Britain is hosting the G7, but it is certainly not leading it
After years of trashing alliances and breaking promises, this must be the moment to change course and reset our relationships with the United States and EU.
As the leaders of the world’s largest democracies arrive in Cornwall, the stakes for the UK and the world could not be higher.
This is the most important G7 summit in a generation. The flames are licking at the sides of liberal democracies, under attack from autocratic regimes and weakened by the inability of democratic countries to work together to deliver for our own citizens. Covid-19 threatens lives and livelihoods, and we are running out of time to tackle climate change.
But while some countries are rising to the moment, ours is trailing in their wake. The British government is hosting these discussions but it is certainly not leading them.
President Biden’s game-changing proposal to make major multinationals pay their fair share through a global minimum corporation tax found support amongst all G7 nations – except one.
Tackling tax avoidance and global corruption weakens authoritarian states and should be a key plank of the Global Britain agenda
The British Chancellor led efforts to reduce the rate, costing Britain billions in lost taxes, and is now seeking loopholes and exemptions for big finance, gutting the deal he signed only days ago. The decision to side with the City has cost people in Britain dear and left us isolated amongst G7 allies. The summit is only just underway but already the Prime Minister looks like a man who has gate-crashed his own party.
With ambition, leadership and three clear priorities, it may not be too late to turn this around.
First, the Prime Minister should match his target to vaccinate the world by the end of 2022 with a concrete plan to ramp up global production and capacity and invest in healthcare systems around the world. Beyond the moral case for the world’s wealthiest democracies to prevent millions of avoidable deaths, the International Monetary Fund describes this as the best return on public investment in modern times, projecting that a $50 billion outlay could boost wealthier economies by as much as $9 trillion.
The Prime Minister should work to resuscitate the long overdue global tax reform proposals he has worked so hard to kill off. The government has spent much of this week claiming that investing in children’s education across the UK is unaffordable. But the tax plans President Biden put on the table, would have met the cost several times over.
Tackling tax avoidance and global corruption weakens authoritarian states and should be a key plank of the Global Britain agenda. But with so much in lost taxes at stake, it is also central to the success of the levelling up agenda.
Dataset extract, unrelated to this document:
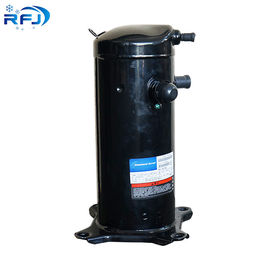 インバーター冷凍VR125KSE-TFP-522 10.4HP Copelandスクロール圧縮機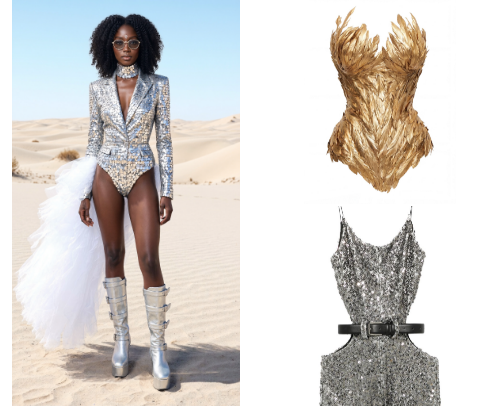 Festival Season: What to wear? cover photo collage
Finally, this summit must deliver tangible progress on tackling the climate emergency. There is less than six months to go until Britain hosts the crucial global climate summit, COP26, and negotiations this weekend must lay the foundations for its success.
The UK should demand ambitious targets from G7 partners to avert the inevitable environmental and economic crises created by inaction, not in decades to come but in the coming decade. This also means leading by example. The UK’s green stimulus package of £5bn pales in comparison to that of fellow G7 members Germany’s (£36bn) and France (£27bn) and is utterly dwarfed by the $2 trillion package of the Biden Administration.
The government goes into this historic summit rebuked by the USA over Northern Ireland, at loggerheads with the EU over trade and at war with its own MPs over international aid. After years of trashing alliances and breaking promises, this must be the moment to change course. The Prime Minister must use this summit to reset our relationships with the United States and EU, starting with a clear commitment to uphold the Good Friday Agreement. That will start to win him back some of the goodwill he has squandered over recent years and start to deliver the change we need.
Nothing less will do.
Lisa Nandy is the Labour MP for Wigan and Shadow Foreign Secretary.